Diesmal stiessen wir aber nicht auf einen hilfsbereiten Tankwart, sondern nur auf eine unfreundlcihe anmutende Automatenzapfsäule. Es war Sonntag und Sprit gibt´s dann nur direkt am Automaten. 

Prompt stellten wir fest, daß der Automat zwar gerne EURO-Scheine verschiedener Größen und auch eine VISA-Karte akzeptieren würde, die Bedienungsanleitung für die Kreditkarte aber nur in italienisch verfasst war und wir als kleinsten Schein er 50er in der Geldbörse mitführten. Das entspräche etwa 45 Liter Benzin und somit ca. doppelt soviel wir wir aktuell brauchen konnten. Zum Glück standen noch eine größere Gruppe Motorradfahrer an der Tankstelle und einer von ihnen konnte unseren 50er wechseln. 

Wir fuhren anschließend von Cortina Richtung Süden über den Passo di Giau mit seinem herrlichen Ausblick, der leider heute wolkenverhangen war und nichts gutes ahnen ließ. Die weitere Fahrt führte dann über den Forcella Staulanza nach Zoldo Alto. 

Auf dem Passo Duran mit der kleinen Kirche und dem beidseitigen, wunderschönen Ausblick auf die Berge (Bild2) auf der Paßhöhe machten wir diesmal Pause. Allein die Tagliatelle mit Steinpilzen und der hervorragende Capucchino in der Passhütte (www.dolomiti.com/sansebastiano) entschädigen locker für manches Schlagloch, dem man auf der Strecke ausweichen musste. Während unseres Hüttenaufenthaltes begann es kräftig zu schütten und wir freuten uns, als es nach ca. 30 Minuten wieder nachließ.

Der Passo Duran stellt die Verbindung zum Passo Cereda und damit nach Fiera di Primero und zum Passo Rolle dar. Da der Regen seit dem Passo Duran nicht wirklich aufhörte, entschieden wir uns, die Pässerunde für heute abzubrechen und traten den Rückzug in unsere Unterkunft nach St. Ulrich an. Von andauerndem Regen genervt überquerten wir nun den Sella in der anderen Richtung und stellten fest, daß einem der Regen aber auch wirklich jeden Pass verleiden kann.
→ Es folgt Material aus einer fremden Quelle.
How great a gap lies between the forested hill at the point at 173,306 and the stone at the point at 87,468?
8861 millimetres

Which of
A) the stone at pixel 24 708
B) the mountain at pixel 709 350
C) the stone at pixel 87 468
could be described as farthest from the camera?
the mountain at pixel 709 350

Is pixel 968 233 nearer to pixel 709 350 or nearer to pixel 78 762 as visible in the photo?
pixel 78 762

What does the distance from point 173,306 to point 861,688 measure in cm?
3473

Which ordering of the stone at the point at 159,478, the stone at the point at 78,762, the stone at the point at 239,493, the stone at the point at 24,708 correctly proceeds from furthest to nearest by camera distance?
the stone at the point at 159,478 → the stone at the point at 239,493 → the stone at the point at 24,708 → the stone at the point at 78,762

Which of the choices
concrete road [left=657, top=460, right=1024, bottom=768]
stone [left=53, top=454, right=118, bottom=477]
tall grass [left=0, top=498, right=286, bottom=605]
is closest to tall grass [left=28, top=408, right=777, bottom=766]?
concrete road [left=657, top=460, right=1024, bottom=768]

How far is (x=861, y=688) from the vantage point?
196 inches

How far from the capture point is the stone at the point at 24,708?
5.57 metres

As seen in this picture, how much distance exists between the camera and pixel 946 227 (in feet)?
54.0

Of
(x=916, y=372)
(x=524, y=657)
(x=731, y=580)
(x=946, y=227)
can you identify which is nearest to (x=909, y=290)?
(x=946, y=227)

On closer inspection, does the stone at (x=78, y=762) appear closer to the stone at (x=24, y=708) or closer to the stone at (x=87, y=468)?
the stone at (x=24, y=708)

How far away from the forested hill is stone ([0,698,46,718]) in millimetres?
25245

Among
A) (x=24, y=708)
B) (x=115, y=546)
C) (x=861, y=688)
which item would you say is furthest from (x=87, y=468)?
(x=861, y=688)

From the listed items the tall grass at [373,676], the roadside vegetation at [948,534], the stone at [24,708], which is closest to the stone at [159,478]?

Mit nassen Füßen (ja, ja -> wir waren anfangs zu faul die Überschuhe anzuziehen und dann war´s zu spät und die Schuhe waren klatschnaß) und kalten Fingern (ok, ich geb´s ja zu, auch die Überhandschuhe....) kamen wir in unserer Unterkunft an und begaben uns in´s einzige Restaurant in der Nähe (Ihr werdet es sicher kaum erraten -> Das Tennisheim) ließen es uns bei Pizza, frischem Salat, Eis, Capucchino ... gutgehen, und hofften auf besseres Wetter für den Heimweg.

Tag 3:

Hierzu gibt es nur zu berichten, daß wir von unserer Unterkunft bis zur deutschen Staatsgrenze im Dauerregen fuhren. Als kleiner Trost war wenigstens der Verkehr genauso ruhig wie bei unserer Anreise. Kaum waren wir auf bayerischem Boden, schon hörte der Regen auf und wir gelangten zügig und ohne weitere Regenschauer nach Augsburg. Trotz des vielen Regens, würden wir aber auch diesen Ausflug keinesfalls missen wollen und freuen uns bereits jetzt auf ein Wiedersehen mit den ganzen "passo´s".

 

Bemerkungen:

Wer sich für hervorragende Fotografien der beschriebenen Passstrecken interessiert, findet zusätzlich Bilder unter www.motoalps.de.